Receiving a denial for a procedure you and your doctor believe is necessary? Frustrating and confusing. But here's the thing: a denial isn't the final word. You have a legal right to appeal. The process is governed mainly by ERISA for employer-sponsored plans, and it has strict deadlines. Act quickly and methodically to improve your odds of overturning the denial.
Step 1: Understand Why Your Claim Was Denied
First, read the denial letter from your insurance company carefully. Federal law requires them to tell you the specific reason, including the plan provision or medical necessity criteria they used. Common reasons include:
- Not medically necessary: The insurer says the procedure wasn't essential for your diagnosis.
- Experimental or investigational: The procedure isn't standard treatment yet.
- Out-of-network provider: The doctor or facility wasn't in your plan's network.
- Pre-existing condition exclusion: Rare under the ACA, but possible for grandfathered plans.
- Lack of prior authorization: You didn't get approval beforehand.
Highlight the exact clause and language used. That's your roadmap for the rebuttal.
Step 2: Gather Your Supporting Documents
A successful appeal depends on evidence. Put together a packet that directly addresses the denial reason. You'll need:
- A copy of the denial letter and your original claim.
- Medical records: Doctor's notes, test results, imaging, and pathology reports supporting the procedure's necessity.
- A letter from your doctor: This is your strongest piece. Ask your physician to write a detailed medical necessity letter explaining why the procedure is essential, referencing your diagnosis and any treatments you've tried that failed.
- Peer-reviewed medical literature: Studies or guidelines from respected sources (e.g., American Medical Association, NIH) that show the procedure is safe and effective for your condition.
- Any correspondence with the insurer: Keep records of calls, emails, and letters, including dates and names of reps.
Step 3: File the Internal Appeal (Level 1)
Start with the internal appeal, where the insurance company reviews its own decision. ERISA sets strict deadlines:
- Deadline: You typically have 180 days from receiving the denial to file an internal appeal (check your plan document for exact timeframes).
- How to file: Submit your appeal in writing via certified mail or through your plan's online portal. Address it to the appeals department on your denial letter.
- What to include: State why you disagree with the denial, referencing the plan provisions and attaching all supporting documents. Include your name, claim number, and request an expedited review if the procedure is urgent.
- Response time: The insurer must respond within 30 days for pre-service claims or 60 days for post-service claims. For urgent care, they must respond within 72 hours.
If they deny again, the letter must explain why and tell you about your right to an external review.
Step 4: Request an External Review (Level 2)
If the internal appeal fails, you have the right to an independent external review by a third party not connected to your insurance company. This is a powerful right under both ERISA and the ACA.
- Who conducts it: A state or federal agency, or an accredited independent review organization (IRO), evaluates your case.
- How to request: The denial letter for the internal appeal should include instructions. You typically have 4 months from the date of the internal denial to request it.
- Binding decision: The external reviewer's decision is binding on the insurance company. If they rule in your favor, the insurer must cover the procedure.
- No cost to you: External reviews are free.
Step 5: Know Your Rights and When to Seek Legal Help
Many appeals succeed without an attorney, but complex cases or repeated bad-faith denials may need legal help. WellthCare, the first Health-to-Wealth Benefit System, includes legal support services protection of up to $10,000 per participant, giving employees added confidence when facing a coverage challenge. Consider consulting an ERISA or health insurance lawyer if:
- The denial involves a large sum of money or a life-altering procedure.
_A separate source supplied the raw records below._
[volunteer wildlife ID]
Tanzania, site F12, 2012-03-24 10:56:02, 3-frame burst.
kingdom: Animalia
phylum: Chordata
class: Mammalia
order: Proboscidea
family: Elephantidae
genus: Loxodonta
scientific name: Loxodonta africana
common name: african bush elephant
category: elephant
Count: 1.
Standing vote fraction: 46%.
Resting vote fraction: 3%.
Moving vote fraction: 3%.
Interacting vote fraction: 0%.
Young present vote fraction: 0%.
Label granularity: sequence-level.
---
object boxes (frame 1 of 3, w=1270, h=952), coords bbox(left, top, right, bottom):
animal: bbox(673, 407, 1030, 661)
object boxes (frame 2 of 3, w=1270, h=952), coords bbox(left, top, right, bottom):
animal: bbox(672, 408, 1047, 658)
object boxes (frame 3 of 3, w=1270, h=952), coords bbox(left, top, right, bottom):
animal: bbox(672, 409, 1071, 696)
- Your plan continues to deny claims despite strong evidence.
- You suspect the insurer violated procedural rules, like missing deadlines or not giving a full review.
ERISA gives you the right to sue in federal court if you've exhausted all administrative remedies. But legal action should be a last resort—it's time-consuming and costly.
Additional Tips for a Stronger Appeal
- Act immediately: Don't wait until the deadline. The sooner you start, the more time you have to gather documents.
- Keep copies: Make copies of everything you send and receive. Use certified mail with return receipt.
- Stay organized: Create a timeline and log of each step. This helps if you need to escalate.
- Use your HR or benefits team: If you have an employer-sponsored plan, HR can often advocate for you or help navigate the process.
- Check for state-level protections: Some states offer additional appeal rights beyond ERISA. Contact your state's insurance commissioner.
Appealing a denied claim is worth the fight. With careful preparation, a clear understanding of your rights, and strong medical evidence, you can often reverse the decision and get the care you need. Don't let the initial denial stop you—the system gives you a fair chance.